(begin)
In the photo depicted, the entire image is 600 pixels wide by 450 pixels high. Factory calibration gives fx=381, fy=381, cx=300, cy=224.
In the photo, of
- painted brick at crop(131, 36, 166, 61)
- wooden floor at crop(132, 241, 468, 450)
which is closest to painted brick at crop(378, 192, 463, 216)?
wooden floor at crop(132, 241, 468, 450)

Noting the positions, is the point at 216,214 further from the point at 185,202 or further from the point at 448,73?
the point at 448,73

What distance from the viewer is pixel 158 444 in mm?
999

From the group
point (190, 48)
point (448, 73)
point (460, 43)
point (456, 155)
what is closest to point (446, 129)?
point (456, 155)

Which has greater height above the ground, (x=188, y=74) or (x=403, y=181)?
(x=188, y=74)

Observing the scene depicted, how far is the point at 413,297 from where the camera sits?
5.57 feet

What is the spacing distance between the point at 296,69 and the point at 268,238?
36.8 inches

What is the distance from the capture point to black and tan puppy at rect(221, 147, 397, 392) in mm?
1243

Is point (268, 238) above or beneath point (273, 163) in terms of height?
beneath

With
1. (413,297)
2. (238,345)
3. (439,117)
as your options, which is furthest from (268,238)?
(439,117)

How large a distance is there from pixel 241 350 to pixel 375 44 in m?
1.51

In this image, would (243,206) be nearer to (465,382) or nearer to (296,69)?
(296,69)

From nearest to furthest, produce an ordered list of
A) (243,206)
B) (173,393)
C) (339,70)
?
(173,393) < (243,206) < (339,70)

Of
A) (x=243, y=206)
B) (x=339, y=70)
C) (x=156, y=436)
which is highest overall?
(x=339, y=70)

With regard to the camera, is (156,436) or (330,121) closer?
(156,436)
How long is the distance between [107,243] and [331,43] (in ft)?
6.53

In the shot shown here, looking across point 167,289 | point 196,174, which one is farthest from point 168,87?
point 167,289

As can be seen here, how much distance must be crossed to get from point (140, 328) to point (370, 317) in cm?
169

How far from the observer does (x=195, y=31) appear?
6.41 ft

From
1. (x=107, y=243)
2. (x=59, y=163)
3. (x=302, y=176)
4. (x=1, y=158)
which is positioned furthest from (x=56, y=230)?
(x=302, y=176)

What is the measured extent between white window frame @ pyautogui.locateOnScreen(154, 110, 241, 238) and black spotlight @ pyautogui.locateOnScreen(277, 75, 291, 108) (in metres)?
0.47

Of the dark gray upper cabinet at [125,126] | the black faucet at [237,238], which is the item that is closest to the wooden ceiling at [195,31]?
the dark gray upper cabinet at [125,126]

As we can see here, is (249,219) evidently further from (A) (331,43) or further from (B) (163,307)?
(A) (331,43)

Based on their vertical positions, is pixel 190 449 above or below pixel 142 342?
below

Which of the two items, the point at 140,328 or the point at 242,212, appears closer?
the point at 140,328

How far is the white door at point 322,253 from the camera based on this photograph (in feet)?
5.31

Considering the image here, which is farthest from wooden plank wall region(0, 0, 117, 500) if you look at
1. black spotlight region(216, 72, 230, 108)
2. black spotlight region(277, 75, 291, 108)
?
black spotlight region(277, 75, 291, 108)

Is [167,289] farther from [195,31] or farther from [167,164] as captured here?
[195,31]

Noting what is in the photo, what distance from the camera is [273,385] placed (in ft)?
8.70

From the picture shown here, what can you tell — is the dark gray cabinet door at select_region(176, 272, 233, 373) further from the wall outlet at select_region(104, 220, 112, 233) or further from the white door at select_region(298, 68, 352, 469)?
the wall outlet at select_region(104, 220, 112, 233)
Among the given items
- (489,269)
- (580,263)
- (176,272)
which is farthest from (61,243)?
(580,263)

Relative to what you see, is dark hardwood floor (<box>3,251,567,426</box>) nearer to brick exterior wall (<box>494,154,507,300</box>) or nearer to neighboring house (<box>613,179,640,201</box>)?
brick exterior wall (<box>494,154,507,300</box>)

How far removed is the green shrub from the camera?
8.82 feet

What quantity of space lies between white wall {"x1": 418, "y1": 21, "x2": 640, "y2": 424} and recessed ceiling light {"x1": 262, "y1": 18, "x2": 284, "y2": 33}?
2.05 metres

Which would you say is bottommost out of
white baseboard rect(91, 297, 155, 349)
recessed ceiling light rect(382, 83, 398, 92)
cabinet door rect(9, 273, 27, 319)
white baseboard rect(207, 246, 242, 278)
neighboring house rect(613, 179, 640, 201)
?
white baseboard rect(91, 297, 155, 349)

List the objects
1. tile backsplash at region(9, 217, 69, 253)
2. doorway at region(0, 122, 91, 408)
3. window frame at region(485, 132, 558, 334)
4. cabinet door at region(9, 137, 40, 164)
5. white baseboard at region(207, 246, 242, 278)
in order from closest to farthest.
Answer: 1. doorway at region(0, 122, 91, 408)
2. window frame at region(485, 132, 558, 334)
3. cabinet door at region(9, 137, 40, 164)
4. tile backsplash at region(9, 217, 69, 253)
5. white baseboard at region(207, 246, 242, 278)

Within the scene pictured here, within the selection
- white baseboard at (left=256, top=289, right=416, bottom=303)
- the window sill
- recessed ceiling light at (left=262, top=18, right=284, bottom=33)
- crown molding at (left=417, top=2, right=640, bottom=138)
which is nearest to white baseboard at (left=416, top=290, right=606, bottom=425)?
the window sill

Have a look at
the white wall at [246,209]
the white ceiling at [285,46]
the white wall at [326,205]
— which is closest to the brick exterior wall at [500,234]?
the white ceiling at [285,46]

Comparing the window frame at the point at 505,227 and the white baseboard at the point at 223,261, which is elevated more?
(end)
WHAT IS NEEDED – Rewrite every line of the listing above as a numbered list, leaving out the blank lines.

WORKED SOLUTION –
1. In the photo depicted, the entire image is 600 pixels wide by 450 pixels high. Factory calibration gives fx=381, fy=381, cx=300, cy=224.
2. In the photo, of
3. - painted brick at crop(131, 36, 166, 61)
4. - wooden floor at crop(132, 241, 468, 450)
5. which is closest to painted brick at crop(378, 192, 463, 216)?
6. wooden floor at crop(132, 241, 468, 450)
7. Noting the positions, is the point at 216,214 further from the point at 185,202 or further from the point at 448,73?
8. the point at 448,73
9. What distance from the viewer is pixel 158 444 in mm?
10. 999
11. From the group
12. point (190, 48)
13. point (448, 73)
14. point (460, 43)
15. point (456, 155)
16. what is closest to point (446, 129)?
17. point (456, 155)
18. Which has greater height above the ground, (x=188, y=74) or (x=403, y=181)?
19. (x=188, y=74)
20. Observing the scene depicted, how far is the point at 413,297 from where the camera sits?
21. 5.57 feet
22. What is the spacing distance between the point at 296,69 and the point at 268,238?
23. 36.8 inches
24. What is the distance from the capture point to black and tan puppy at rect(221, 147, 397, 392) in mm?
25. 1243
26. Is point (268, 238) above or beneath point (273, 163) in terms of height?
27. beneath
28. With
29. 1. (413,297)
30. 2. (238,345)
31. 3. (439,117)
32. as your options, which is furthest from (268,238)?
33. (439,117)
34. How large a distance is there from pixel 241 350 to pixel 375 44 in m?
35. 1.51
36. In this image, would (243,206) be nearer to (465,382) or nearer to (296,69)?
37. (296,69)
38. From nearest to furthest, produce an ordered list of
39. A) (243,206)
40. B) (173,393)
41. C) (339,70)
42. ?
43. (173,393) < (243,206) < (339,70)
44. Of
45. A) (x=243, y=206)
46. B) (x=339, y=70)
47. C) (x=156, y=436)
48. which is highest overall?
49. (x=339, y=70)
50. With regard to the camera, is (156,436) or (330,121) closer?
51. (156,436)
52. How long is the distance between [107,243] and [331,43] (in ft)?
53. 6.53
54. In the shot shown here, looking across point 167,289 | point 196,174, which one is farthest from point 168,87?
55. point 167,289
56. As can be seen here, how much distance must be crossed to get from point (140, 328) to point (370, 317) in cm?
57. 169
58. How far from the observer does (x=195, y=31) appear?
59. 6.41 ft
60. From
61. 1. (x=107, y=243)
62. 2. (x=59, y=163)
63. 3. (x=302, y=176)
64. 4. (x=1, y=158)
65. which is positioned furthest from (x=56, y=230)?
66. (x=302, y=176)
67. What is the measured extent between white window frame @ pyautogui.locateOnScreen(154, 110, 241, 238) and black spotlight @ pyautogui.locateOnScreen(277, 75, 291, 108) (in metres)?
68. 0.47
69. Of the dark gray upper cabinet at [125,126] | the black faucet at [237,238], which is the item that is closest to the wooden ceiling at [195,31]?
70. the dark gray upper cabinet at [125,126]
71. As we can see here, is (249,219) evidently further from (A) (331,43) or further from (B) (163,307)?
72. (A) (331,43)
73. Based on their vertical positions, is pixel 190 449 above or below pixel 142 342?
74. below
75. Which of the two items, the point at 140,328 or the point at 242,212, appears closer?
76. the point at 140,328
77. How far is the white door at point 322,253 from the camera based on this photograph (in feet)?
78. 5.31
79. Considering the image here, which is farthest from wooden plank wall region(0, 0, 117, 500) if you look at
80. 1. black spotlight region(216, 72, 230, 108)
81. 2. black spotlight region(277, 75, 291, 108)
82. ?
83. black spotlight region(277, 75, 291, 108)
84. Is [167,289] farther from [195,31] or farther from [167,164] as captured here?
85. [195,31]
86. Noting what is in the photo, what distance from the camera is [273,385] placed (in ft)?
87. 8.70
88. From the picture shown here, what can you tell — is the dark gray cabinet door at select_region(176, 272, 233, 373) further from the wall outlet at select_region(104, 220, 112, 233) or further from the white door at select_region(298, 68, 352, 469)?
89. the wall outlet at select_region(104, 220, 112, 233)
90. Among the given items
91. - (489,269)
92. - (580,263)
93. - (176,272)
94. which is farthest from (61,243)?
95. (580,263)
96. Relative to what you see, is dark hardwood floor (<box>3,251,567,426</box>) nearer to brick exterior wall (<box>494,154,507,300</box>) or nearer to neighboring house (<box>613,179,640,201</box>)?
97. brick exterior wall (<box>494,154,507,300</box>)
98. How far removed is the green shrub from the camera?
99. 8.82 feet
100. What quantity of space lies between white wall {"x1": 418, "y1": 21, "x2": 640, "y2": 424} and recessed ceiling light {"x1": 262, "y1": 18, "x2": 284, "y2": 33}?
101. 2.05 metres
102. Which would you say is bottommost out of
103. white baseboard rect(91, 297, 155, 349)
104. recessed ceiling light rect(382, 83, 398, 92)
105. cabinet door rect(9, 273, 27, 319)
106. white baseboard rect(207, 246, 242, 278)
107. neighboring house rect(613, 179, 640, 201)
108. ?
109. white baseboard rect(91, 297, 155, 349)
110. List the objects
111. 1. tile backsplash at region(9, 217, 69, 253)
112. 2. doorway at region(0, 122, 91, 408)
113. 3. window frame at region(485, 132, 558, 334)
114. 4. cabinet door at region(9, 137, 40, 164)
115. 5. white baseboard at region(207, 246, 242, 278)
116. in order from closest to farthest.
117. Answer: 1. doorway at region(0, 122, 91, 408)
118. 2. window frame at region(485, 132, 558, 334)
119. 3. cabinet door at region(9, 137, 40, 164)
120. 4. tile backsplash at region(9, 217, 69, 253)
121. 5. white baseboard at region(207, 246, 242, 278)
122. Within the scene pictured here, within the selection
123. - white baseboard at (left=256, top=289, right=416, bottom=303)
124. - the window sill
125. - recessed ceiling light at (left=262, top=18, right=284, bottom=33)
126. - crown molding at (left=417, top=2, right=640, bottom=138)
127. which is nearest to white baseboard at (left=416, top=290, right=606, bottom=425)?
128. the window sill
129. Have a look at
130. the white wall at [246,209]
131. the white ceiling at [285,46]
132. the white wall at [326,205]
133. — which is closest to the brick exterior wall at [500,234]?
134. the white ceiling at [285,46]
135. Comparing the window frame at the point at 505,227 and the white baseboard at the point at 223,261, which is elevated more?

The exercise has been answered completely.